Output all entries exactly; images excluded.

Data to examine.

....

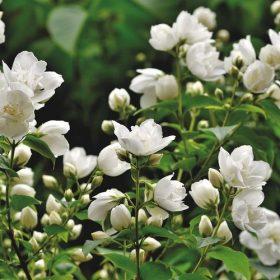 Bunga cantik untuk dekorasi halaman rumah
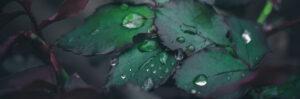 vattendroppar på blomblad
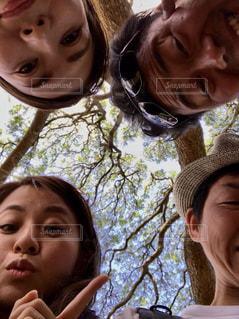 笑顔,ハワイ,日立の木,皆んな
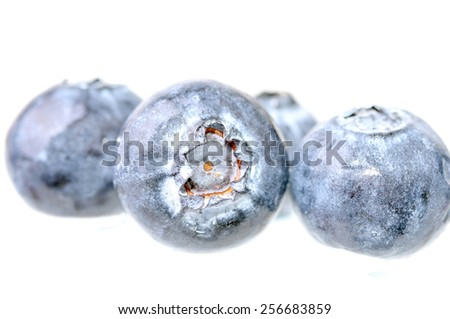 Macro shot of several blueberries on a white background - stock photo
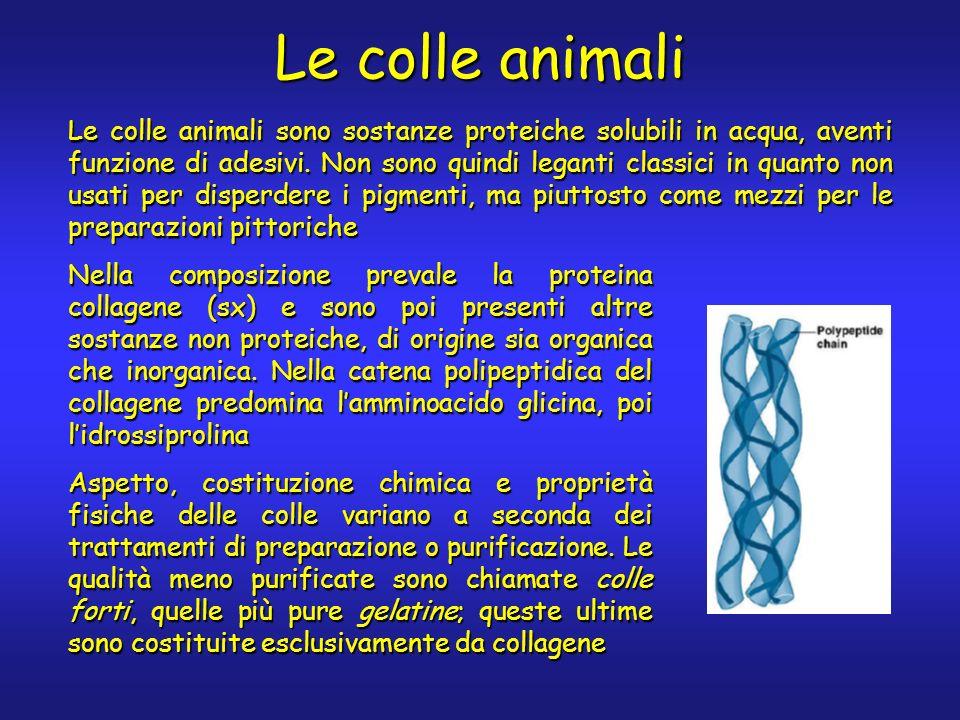 Le colle animali Le colle animali sono sostanze proteiche solubili in acqua, aventi funzione di adesivi. Non sono quindi leganti classici in quanto no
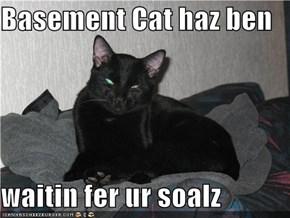 Basement Cat haz ben   waitin fer ur soalz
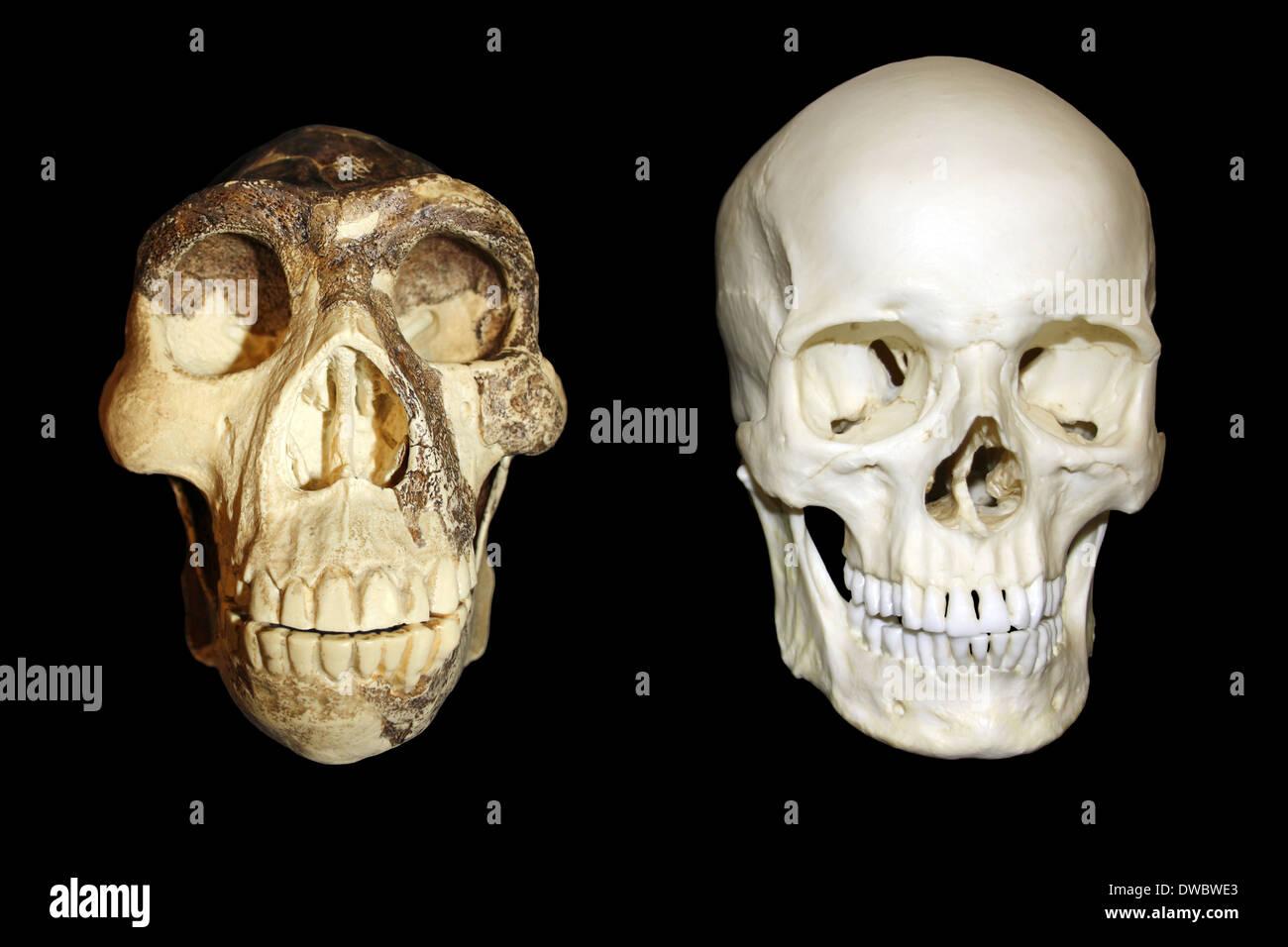 Zhoukoudian (Choukoutien) Homo erectus Skull vs Modern Homo sapiens Skull - Stock Image
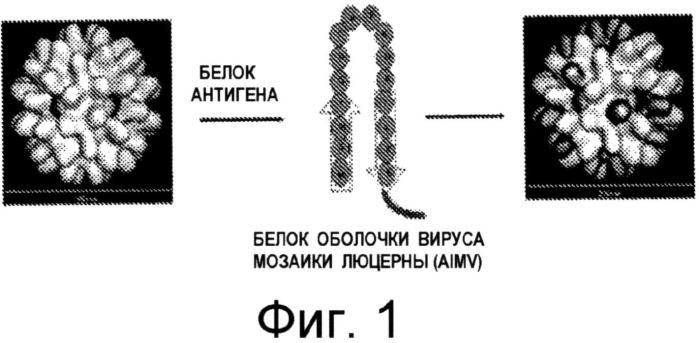 Вирусоподобные частицы, содержащие белки-мишени, слитые с белками оболочки растительных вирусов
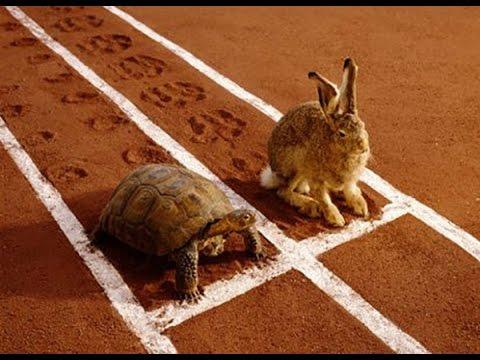 Thỏ và rùa – Thỏ và rùa thi chạy – Truyện ngụ ngôn – truyện cổ tích hay nhất cho bé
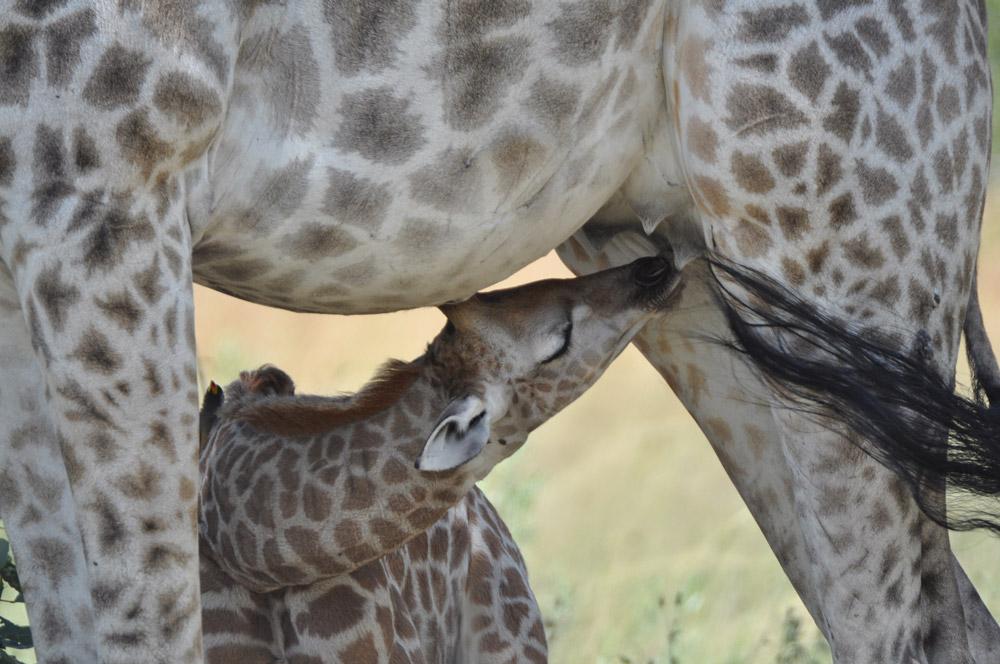 Young South African giraffe suckling mother giraffe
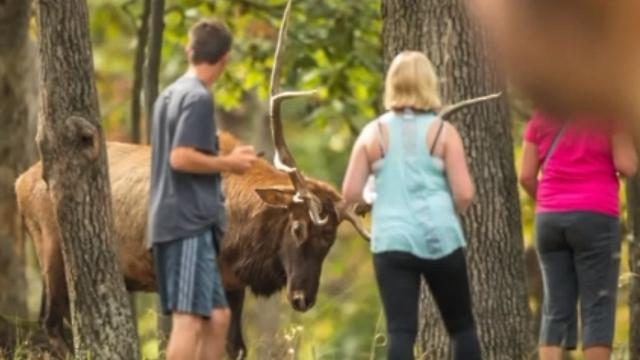 התקרבו יותר מדי. האישה עם החולצה הוורדה נפגעה (צילום: קנט בורג'ס ) (צילום: קנט בורג'ס )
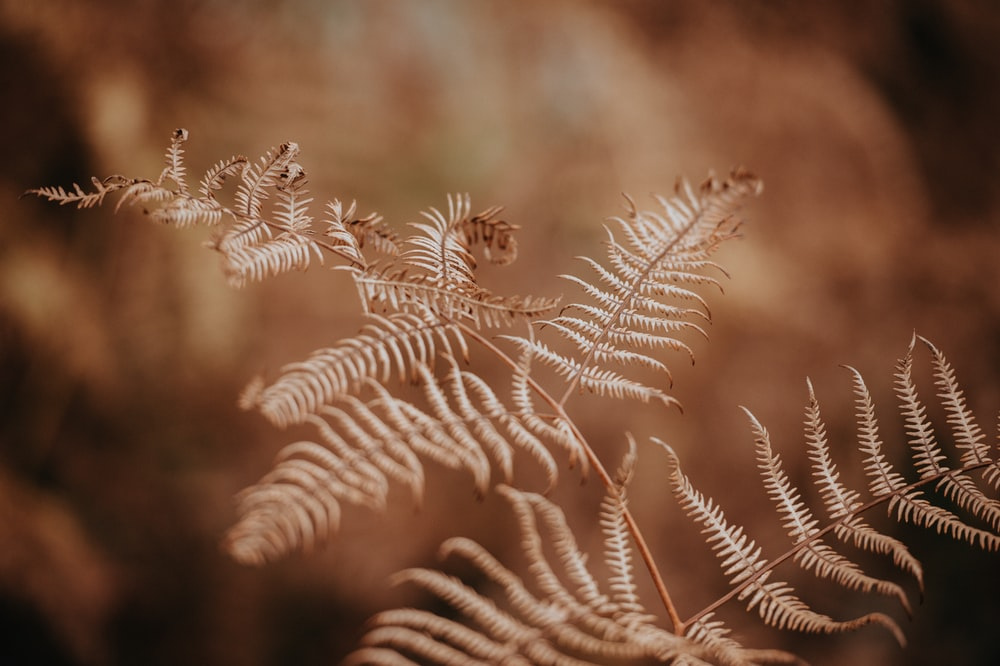 closeup photography of fern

....

Response to this exercise.
 Bunga cantik untuk dekorasi halaman rumah
 vattendroppar på blomblad
 笑顔,ハワイ,日立の木,皆んな
 Macro shot of several blueberries on a white background - stock photo
 Le colle animali Le colle animali sono sostanze proteiche solubili in acqua, aventi funzione di adesivi. Non sono quindi leganti classici in quanto no
 Basement Cat haz ben   waitin fer ur soalz
 Zhoukoudian (Choukoutien) Homo erectus Skull vs Modern Homo sapiens Skull - Stock Image
 Вирусоподобные частицы, содержащие белки-мишени, слитые с белками оболочки растительных вирусов
 Thỏ và rùa – Thỏ và rùa thi chạy – Truyện ngụ ngôn – truyện cổ tích hay nhất cho bé
 Young South African giraffe suckling mother giraffe
 התקרבו יותר מדי. האישה עם החולצה הוורדה נפגעה (צילום: קנט בורג'ס ) (צילום: קנט בורג'ס )
 closeup photography of fern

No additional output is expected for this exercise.